> Excerpt:
Number of playlist membership
We can look at the statisitcs of number of playlist membership of tracks. Here we are showing only tracks that belonged to a least 2 playlists, which consist of 2.4% of all the tracks (799,008 over 32,705,544 tracks). As we can see, among those tracks, the mean was ~40, and the distribution was really right skewed.
sns.set()
n_tr = pd.read_sql_query("select num_member FROM tracks WHERE num_member > 1;", conn)
display(n_tr.describe())
mem = pd.read_sql_query("select num_member FROM tracks WHERE num_member > 1;", conn)
mem.describe()
plt.hist(np.log(np.array(mem)),bins = 15)
plt.xlabel('Log(number of playlist membership)', fontsize = 15)
plt.ylabel('Count', fontsize = 15)
plt.title('Distribution of number of playlist membership of tracks', fontsize = 15);
| num_member | |
|---|---|
| count | 799008.000000 |
| mean | 39.928869 |
| std | 296.983336 |
| min | 2.000000 |
| 25% | 2.000000 |
| 50% | 4.000000 |
| 75% | 12.000000 |
| max | 22839.000000 |
Playlists table
This is our playlists table. The Spotify uri’s for all tracks that each playlist contained were stored in the table.
display(pd.read_sql_query("SELECT * FROM playlists WHERE num_followers > 10 LIMIT 5;", conn))
| playlist_id | playlist_name | collaborative | modified_at | num_tracks | num_albums | num_artists | num_followers | num_edits | playlist_duration_ms | tracks | |
|---|---|---|---|---|---|---|---|---|---|---|---|
| 0 | 242 | Tegan and Sara | false | 1464998400 | 151 | 25 | 7 | 18 | 17 | 29003627 | 3P4skIO0EF1c3C93GNwQpa,5QJ0W0dYxu3PuaO4Fo84sp,... |
| 1 | 256 | Christmas Mix | false | 1387152000 | 32 | 28 | 25 | 22 | 3 | 6772221 | 5QunGzRKeXjEHPfaG6BScP,5EDUhfn84BfHrS26RZ5vef,... |
| 2 | 297 | Worship | false | 1508198400 | 35 | 31 | 26 | 11 | 19 | 8320641 | 1pnrwYOFzmP7f1P77QsspG,67JFpAWQvohcwoYYsDqP5l,... |
| 3 | 366 | Chill Rock | false | 1460332800 | 128 | 114 | 90 | 15 | 18 | 29409896 | 0sgpDWD8lFKaJNSFuhULyq,46GGxd8TVRt6FjUBfCavVT,... |
| 4 | 517 | smooth jams | false | 1509062400 | 188 | 171 | 140 | 13 | 41 | 48588746 | 1z35crfs2inLHpArGKuHFd,68ZD7M5tOBBM0N5XWRECoD,... |
Number of tracks in playlists
We can look at the number of tracks contained in each playlists. On average, each playlist had 66 tracks, and again it was a right skewed distribution.
n_pl = pd.read_sql_query("SELECT num_tracks FROM playlists;", conn)
display(n_pl.describe())
plt.hist(np.array(n_pl),bins = 15)
plt.xlabel('Number of tracks in playlists', fontsize = 15)
plt.ylabel('Count', fontsize = 15)
plt.title('Distribution of number of tracks in playlists', fontsize = 15);
| num_tracks | |
|---|---|
| count | 500000.000000 |
| mean | 66.296618 |
| std | 53.685938 |
| min | 5.000000 |
| 25% | 26.000000 |
| 50% | 49.000000 |
| 75% | 91.000000 |
| max | 376.000000 |
We can kind of get a sense here that this dataset is very sparse. We had a huge number of playlists and tracks, but the chance that one playlist contained one particular track was pretty low.

> Try it: Please list every playlist name that appears in the sample of the playlists table in the excerpt above.

> Dataset section:
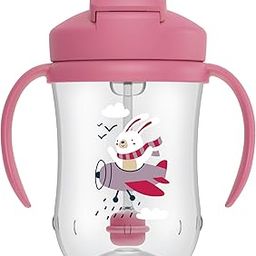 Dr. Brown's Natural Flow Baby's First Straw Cup (90 ml, Pack of 1, Pink)-22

> Finished task:
Tegan and Sara
Christmas Mix
Worship
Chill Rock
smooth jams